La carte archéologique nationale rassemble et ordonne pour l’ensemble du territoire les données archéologiques connues à ce jour. Elle constitue aujourd'hui une mission de l'État. Les travaux de la Commission de Topographie des Gaules (CTG), menés de 1858 à 1879, constituent la première tentative de cartographie archéologique à cette échelle.

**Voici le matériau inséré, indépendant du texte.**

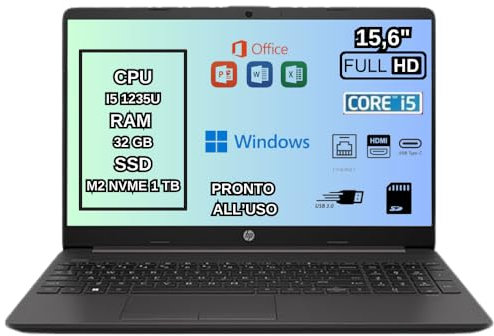 Notebook HP EliteBook 860 G11 Monitor 16” WUXGA Intel Core Ultra 7 155H Ram 16 GB SSD 1 TB - Windows 11 Pro - PRODOTTO ITALIANO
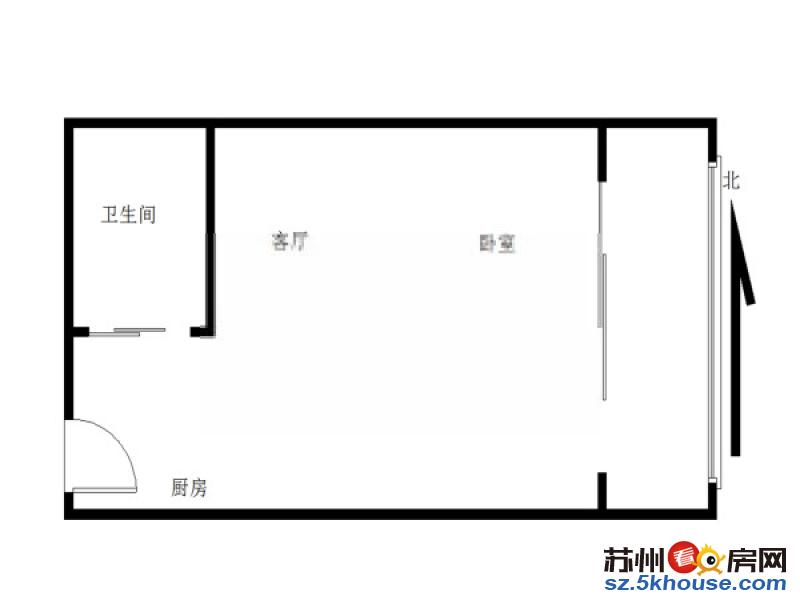 国展 朝南一房 干净清爽 拎包入住 家电家具齐全 随时看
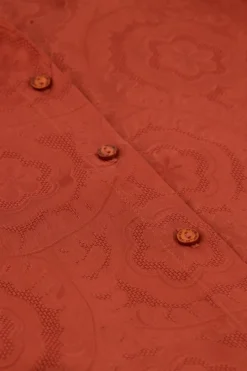 My Jewellery Chemise Rouge Aspect Satiné Jaquard Fashion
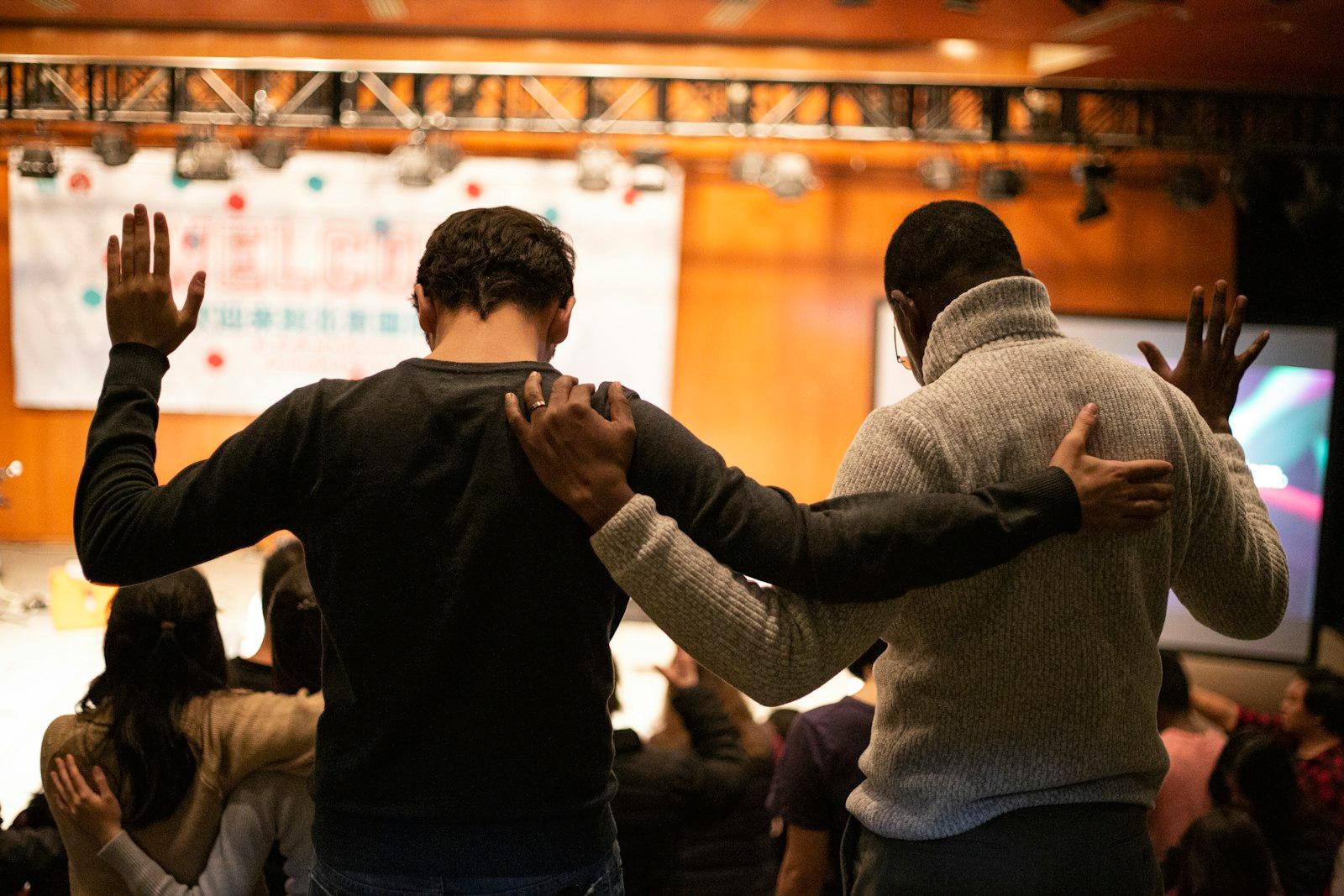 These Two Guys Praying Together Was A Touching Mom jigsaw puzzle preview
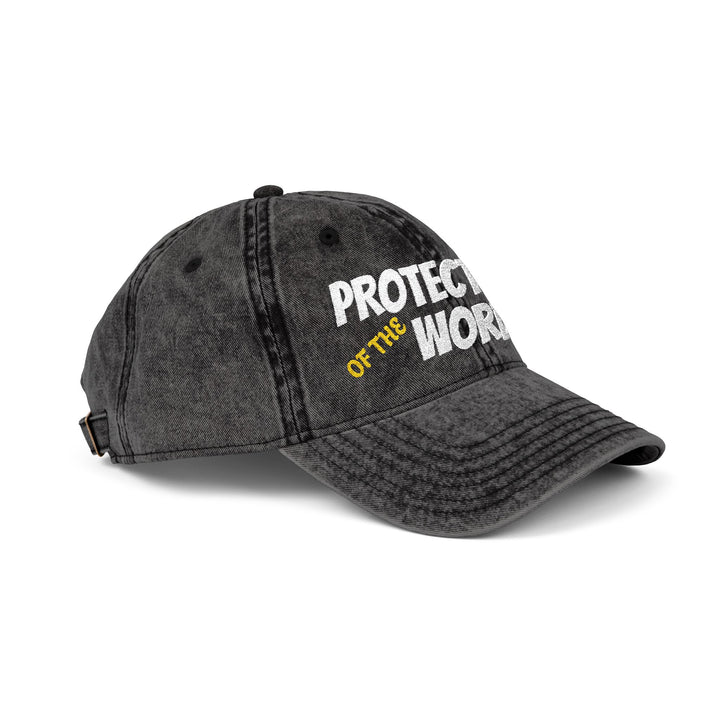 Protectors of the Word Embroidered Vintage Cap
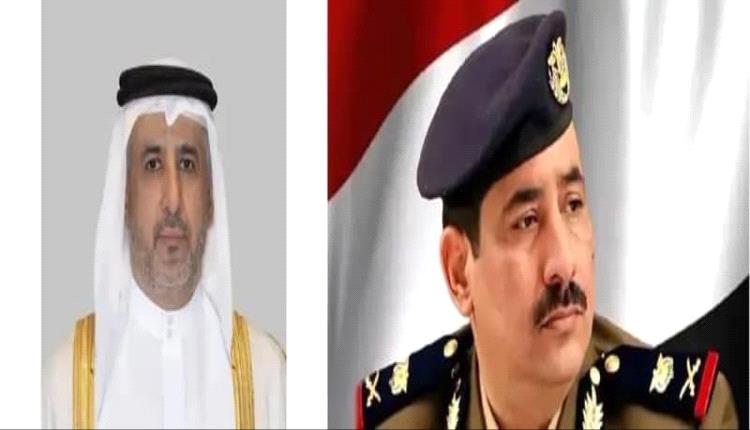 وزير الداخلية يجري اتصالا هاتفيا بوزير الدولة للشئون الداخلية بدولة قطر الشقيقة
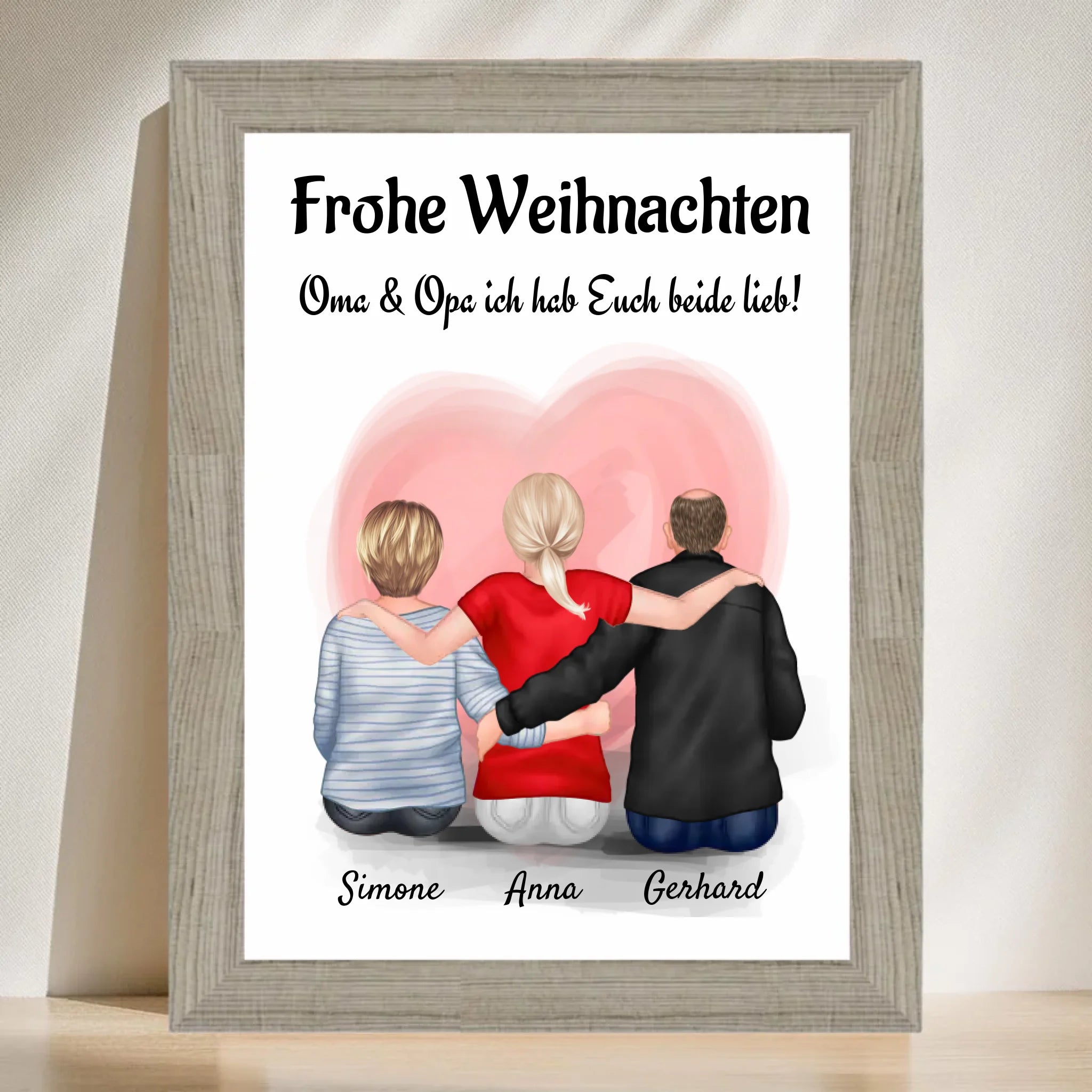 Oma Opa Enkeltochter Bild Weihnachtsgeschenk personalisiert - Cantty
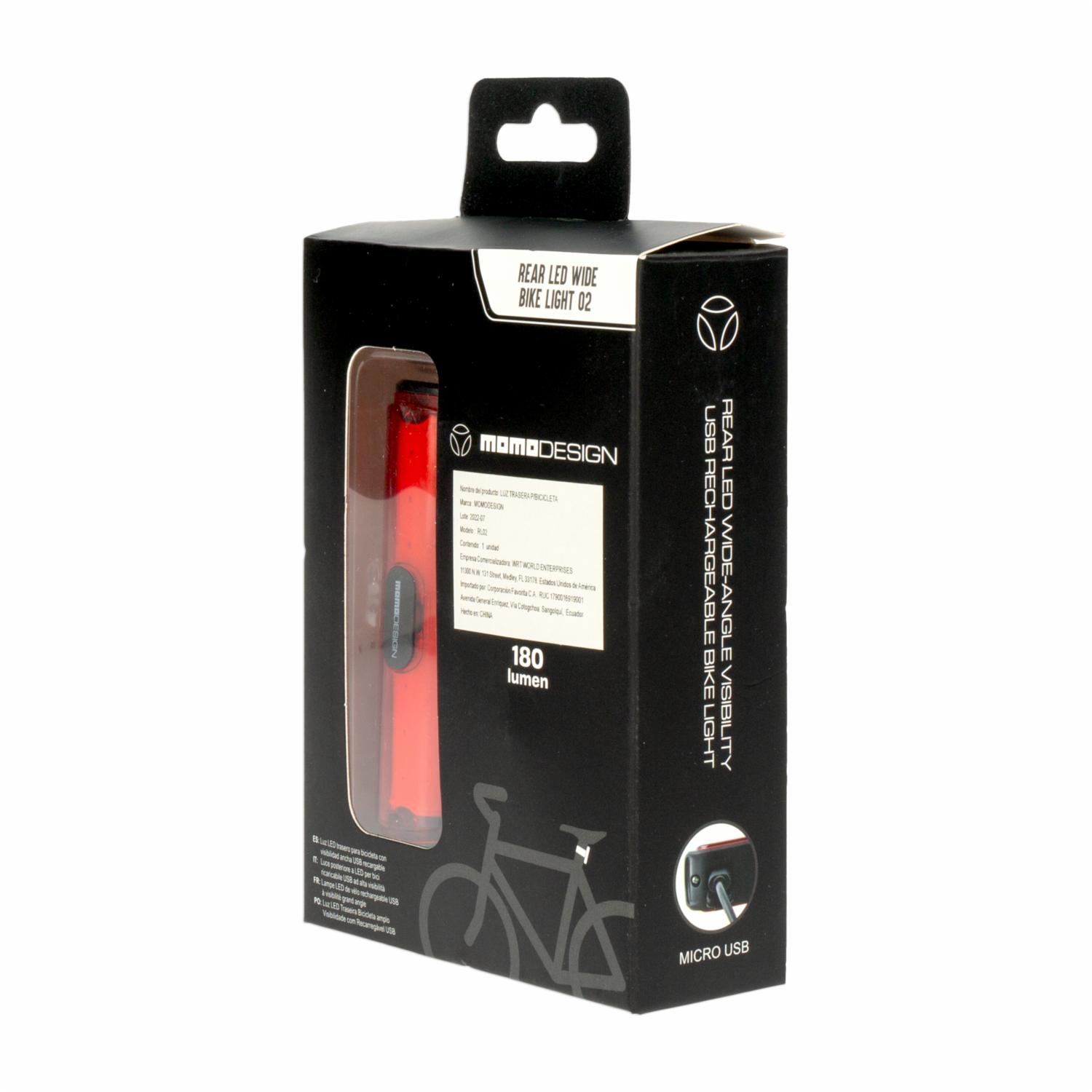 Luz Trasera Para Bicicleta MOMO Unidad - Imagen 4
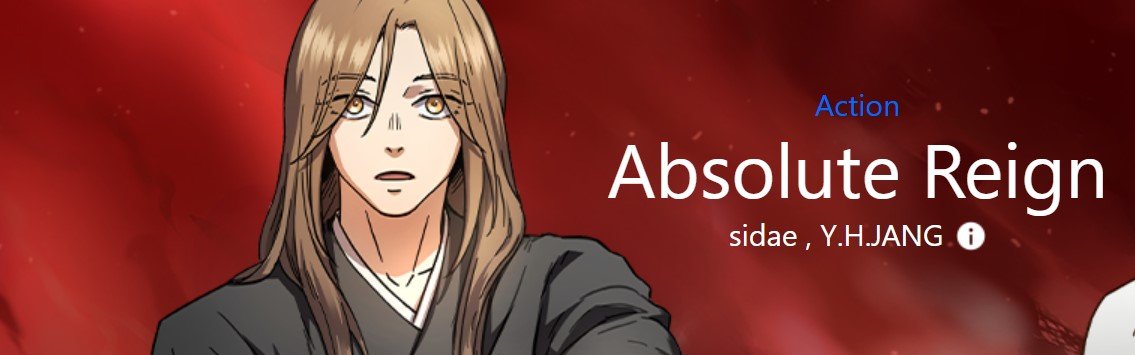 Absolute Reign manhwa cover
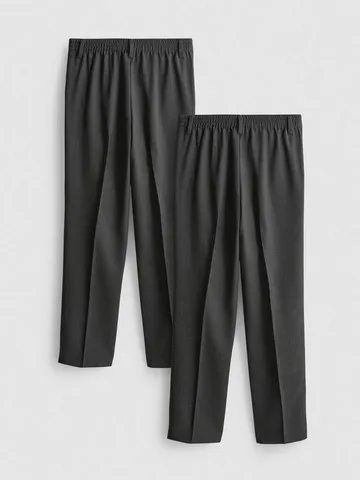 7-15yrs | 2pk Easy Iron School Trousers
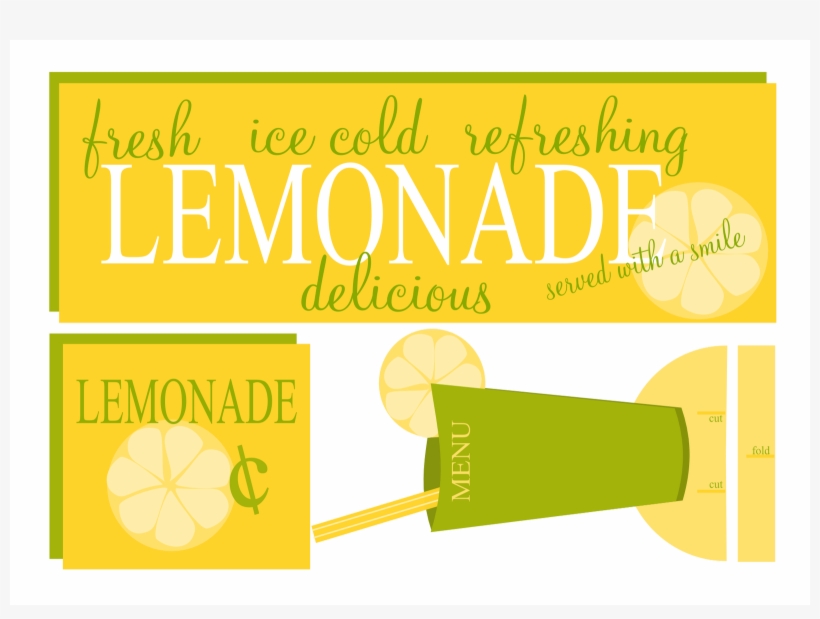 Lemonade Stand Sign Printables, transparent png #2891650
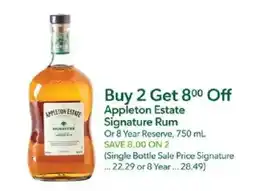 Publix Appleton Estate Signature Rum offer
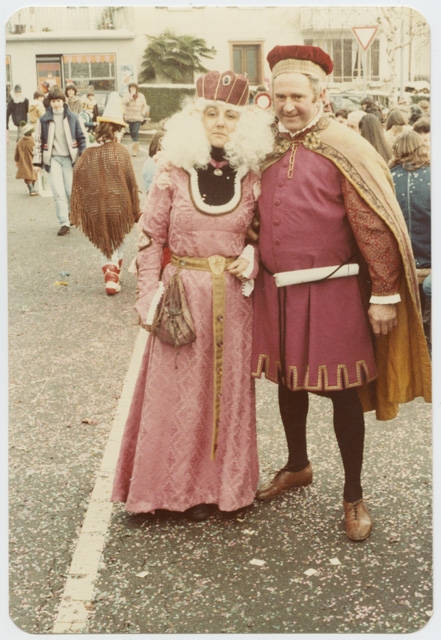 Il re e la regina del Carnevale di Comano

Trois cartes, trois dictionnaires

À l'été 1858, la CTG a pour objectifs de dresser trois cartes des Gaules. La première figure l'époque dite celtique, entendue alors comme tout ce qui est antérieur à la conquête romaine ; la deuxième est celle de l'époque gallo-romaine ; enfin, la troisième représente la Gaule à l'époque mérovingienne. Chacune de ces cartes doit être accompagnée d'un dictionnaire devant en faciliter la lecture. Chaque site référencé sur une carte a donc une notice dans le dictionnaire correspondant.

Pour réaliser ces travaux de cartographie, des formulaires sont envoyés par le bureau central de la CTG à tous ses correspondants dans les départements. Ces documents officiels sont divisés en deux colonnes, une pour l'époque celtique et une autre pour l'époque gallo-romaine (l'époque mérovingienne est rapidement écartée). Ces colonnes comptent plusieurs rubriques, chacune dotée d'un symbole spécifique destiné à être porté sur les cartes : dolmens, mobilier métallique, monnaies, voies et bornes milliaires, camps et enceintes, tumuli, cimetières et tombeaux, aqueducs, arènes, cirques et théâtres, souterrains et grottes...

Le Dictionnaire archéologique de la Gaule

Le projet ainsi conçu n'aboutit pas. Si toutes les cartes sont bel et bien produites, seule une partie du Dictionnaire archéologique de la Gaule – Époque celtique est publiée entre 1875 et 1878. Toutefois, ce travail est déjà en soi considérable. Il se présente sous la forme d'un répertoire de sites où chaque notice référence les sources écrites, citées et critiquées, les vestiges archéologiques exhumés ou repérés, les références bibliographiques... Cette première carte archéologique comptabilise ainsi pas moins de 3005 entrées.